We are also waiting on two biopsies James had on skin moles. If they are positive, he will have to go back for more MOHS surgery. ::sigh::

I've been trying to get back into decluttering mode, but these little things are still bothering me. It's hard to work when James is teleworking, not because he's in my way, but because I'd rather spend time with him, even if it's just going in and out of the room.

However, he was able to go in yesterday and today, and I've gone back to trying to get rid of, as Marie Kondo says, "things that do not spark joy." And, boy, oh, boy, there are more and more of them every day.

One thing that hasn't been sparking joy has been my craft room. I did a cleaning job on it last year, including sorting all the Christmas cards I've bought on discount, then Christmas came and all sorts of things that are in the way of decorating ended up in my craft room (except for the hassock of the rocking chair, which got stowed in the spare room for the duration). It doesn't help that miscellaneous items have wandered in to live as well: videotapes I was sent, my videotape masters for Remember WENN, miscellaneous magazines, CD and DVD cases, and that loveseat sleeper that has become a thorn in my side because no charity seems to want it. Not to mention the ironing board, the iron, and things to keep clothing in repair (which to me is certainly not a craft, but mending is immensely necessary). Plus I used to love to use my stereo system to play records and cassettes while I was in there, and out of nowhere the dual cassette players just died. I have only one cassette player left: my 1974 graduation gift! And I need to keep it safe or I'll have to buy a cassette player from the Vermont Country Store, because the stuff I have on cassette is irreplaceable.

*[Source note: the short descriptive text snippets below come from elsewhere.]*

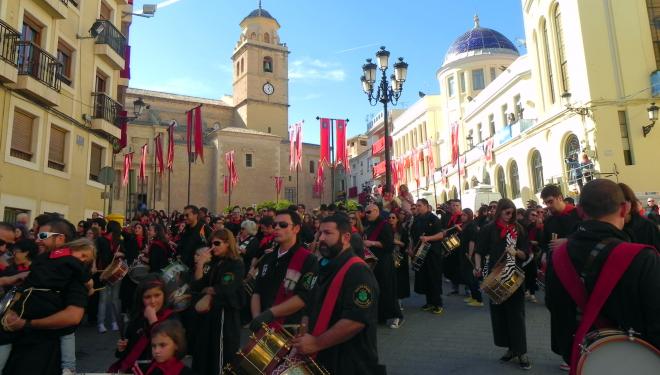 Tamborada en Hellín para celebrar el nombramiento de Patrimonio Inmaterial de la Humanidad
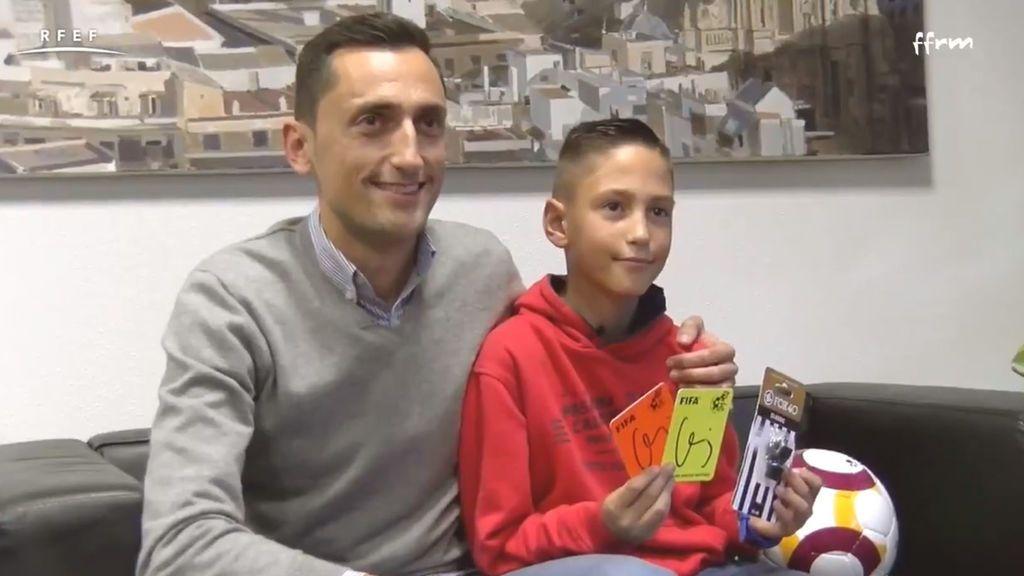 """Sánchez Martínez cumple el sueño de un niño de 9 años que sueña con ser árbitro: """"Es la ilusión de mi vida"""""""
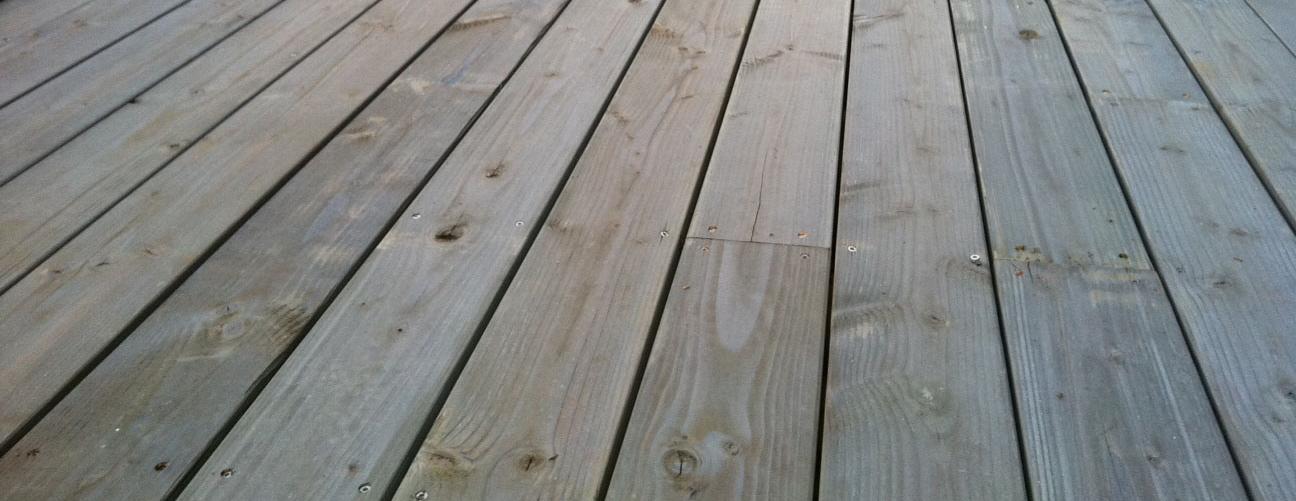 Decking Timber Softwood Hardwood Or Composite Ezydeck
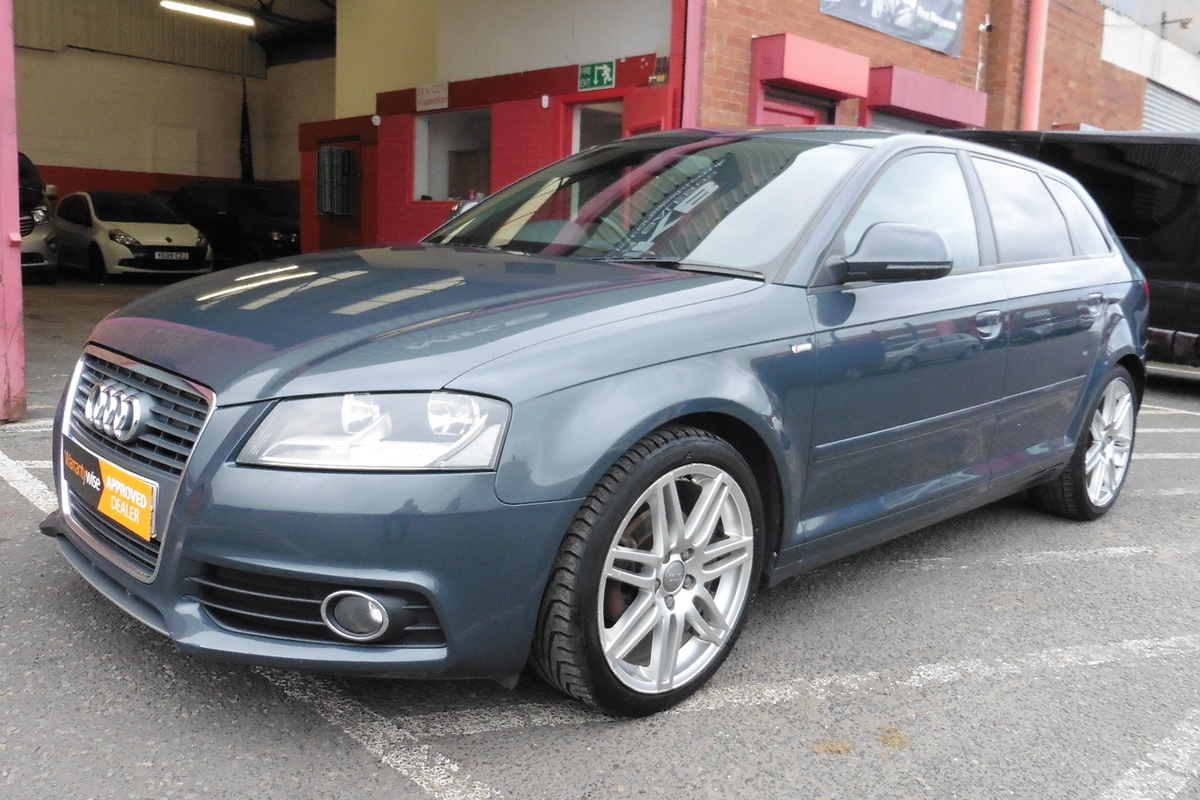 Audi A3 1.8 TFSI S-line Sportback S-Tronic 5dr - Half Leather Interior!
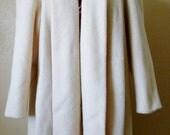 vintage SWING coat. union made. cream swing coat. mantle coat.  L/XL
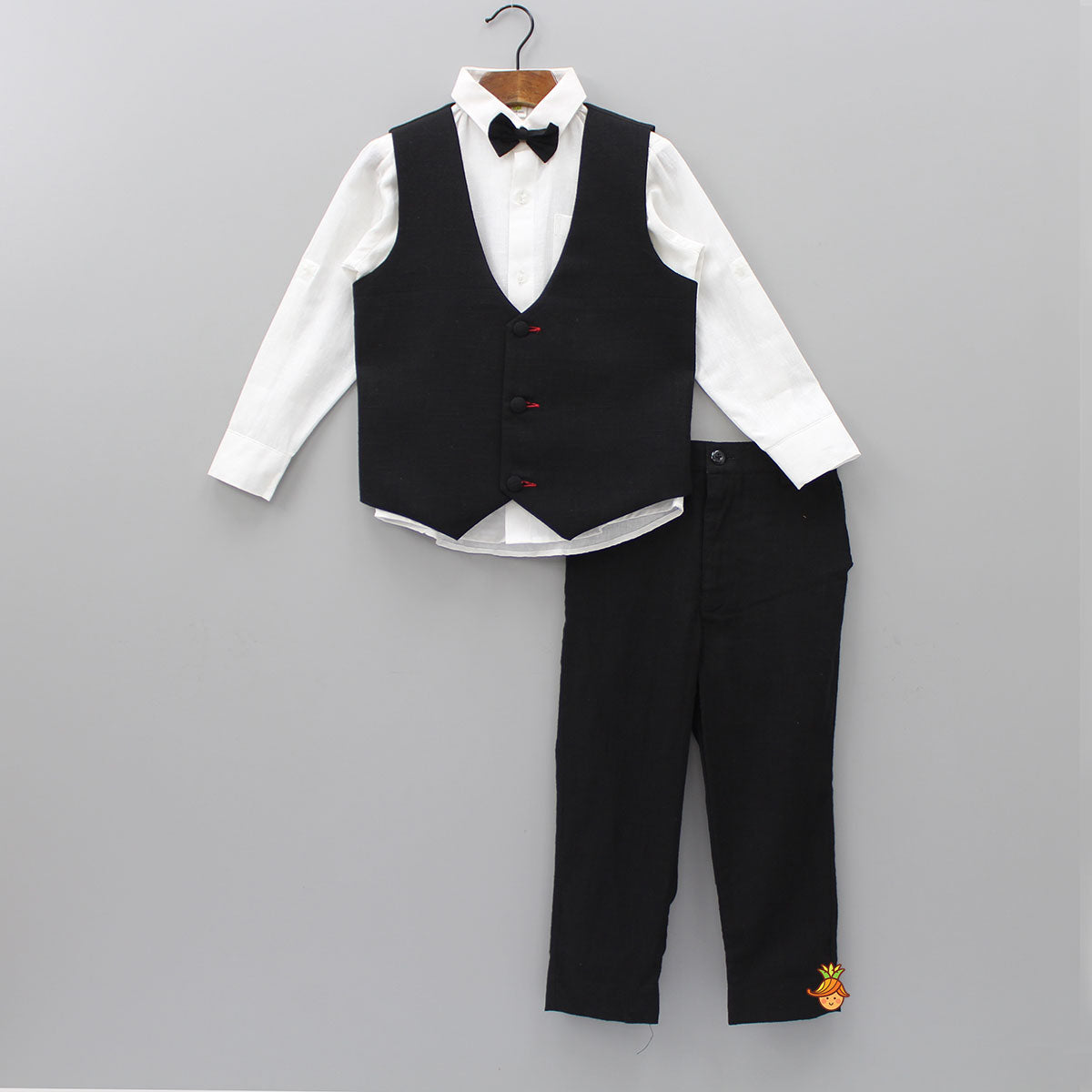 White Shirt and Black Pant With Waistcoat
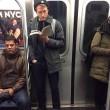 Ragazzi sexy che leggono in metro: FOTO spopolano su Instagram 3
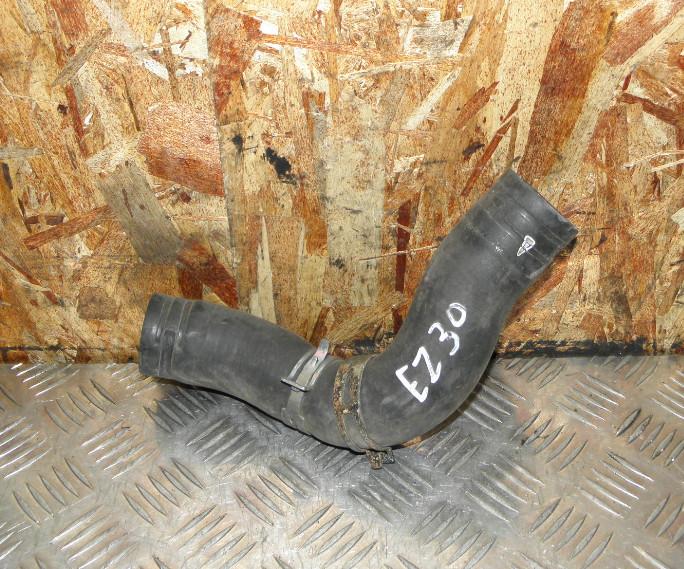 Патрубок радиатора Subaru Outback BPE EZ30 нижний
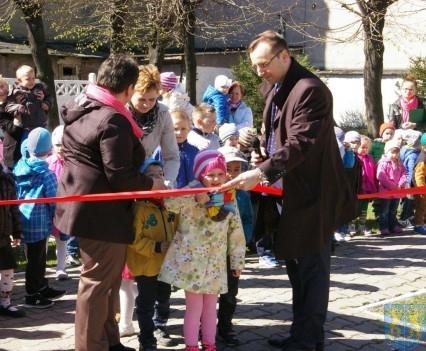 Nowy plac zabaw służy dzieciom (218)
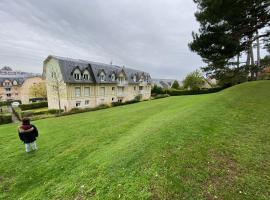 Vallon 3 pièces avec balcon, apartment in Trouville-sur-Mer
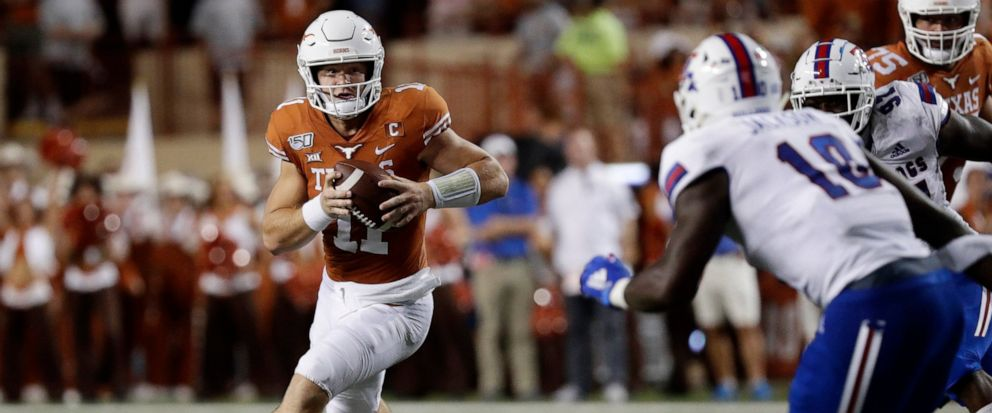 Ehlinger S 4 TD Passes Lead No 10 Texas Over Louisiana Tech
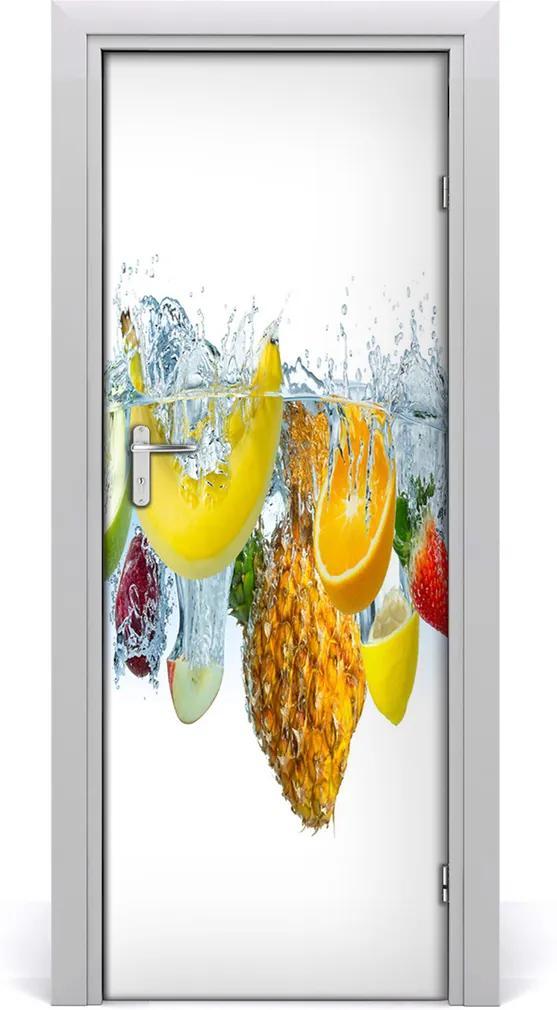Fototapeta na dveře samolepící Ovoce pod vodou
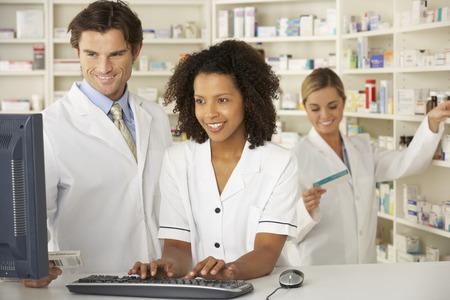 farmacia: Enfermera y los farmacéuticos que trabajan en la farmacia
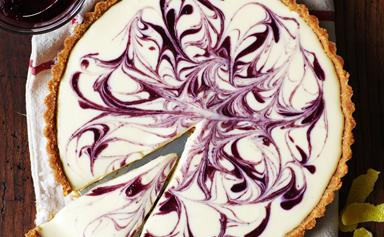 Berry coulis cheese tart
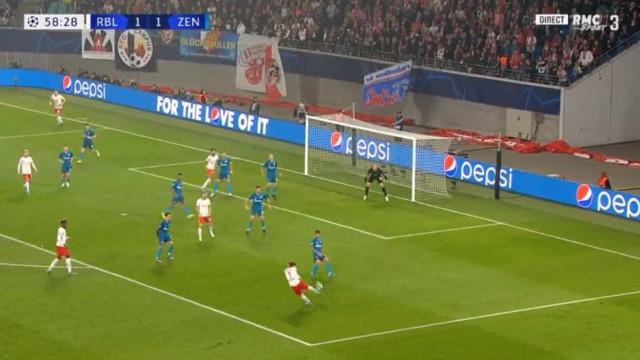 Atenção, Benfica: Sabitzer assina um dos golos do ano na Champions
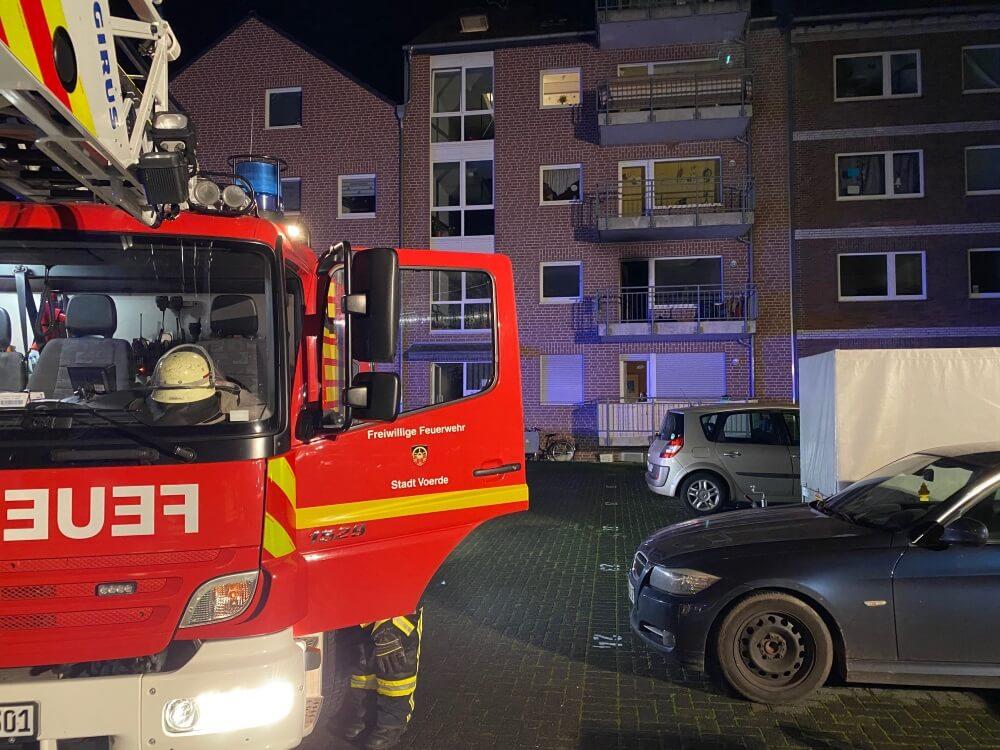 Bei einem Wohnungsbrand in einem Mehrfamilienhaus verlor ein 58-jähriger Bewohner in der Nacht auf den 17. Dezember sein Leben.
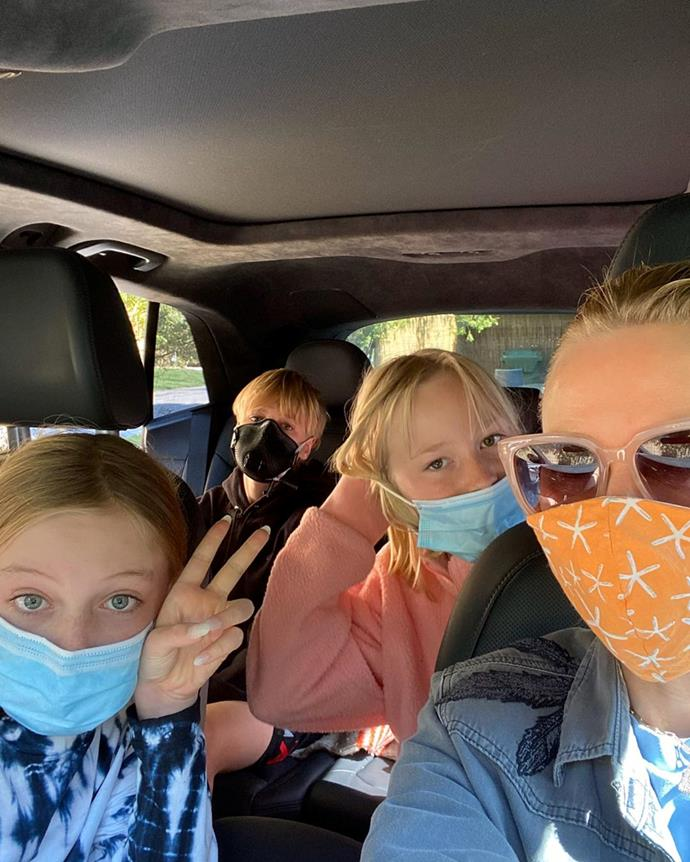Naomi and her kids keeping safe wth face masks on, along with fellow actor Laura Dern's daughter Jaya.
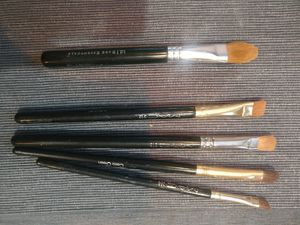 Makeup brushes: mac and bare minerals for Sale for sale  Sacramento, CA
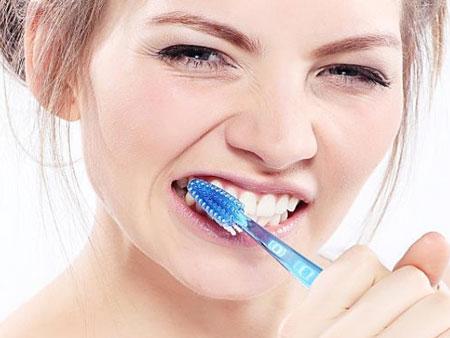 гигиена зубов после установки виниров остается стандартной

So yesterday I made a decision: if no one wants the loveseat, I'm going to have to repurpose it. (Otherwise it will cost $50 to have a junkman take it away, and I hate to have that happen, because it is still it good shape—it is not junk.) I had containers of things in front of the stereo and the bookcase next to it. I cleared those out as much as I could. This makes more room. The folding table I have in there now is just a little smaller than the desk I want to put in there. So I will get rid of the folding table and butt the desk up against the loveseat and use the seat for a storage spot, which will leave more room on the floor. It will be a little crowded, but I can make it work. I guess. Today I cleaned off the desk, which I used to use for teleworking, and put a couple of the things that used to be on top of it (like the portable chargers and backup drives) into the chifforobe. The office supplies can go on the shelf on the bottom. I will leave some in a container in the bedroom for notes, and they can go on top of the chest that I can finally assemble after a couple of years of it sitting in the downstairs hall in its box. We still need blanket storage; the blanket chest at the foot of the bed is chock full.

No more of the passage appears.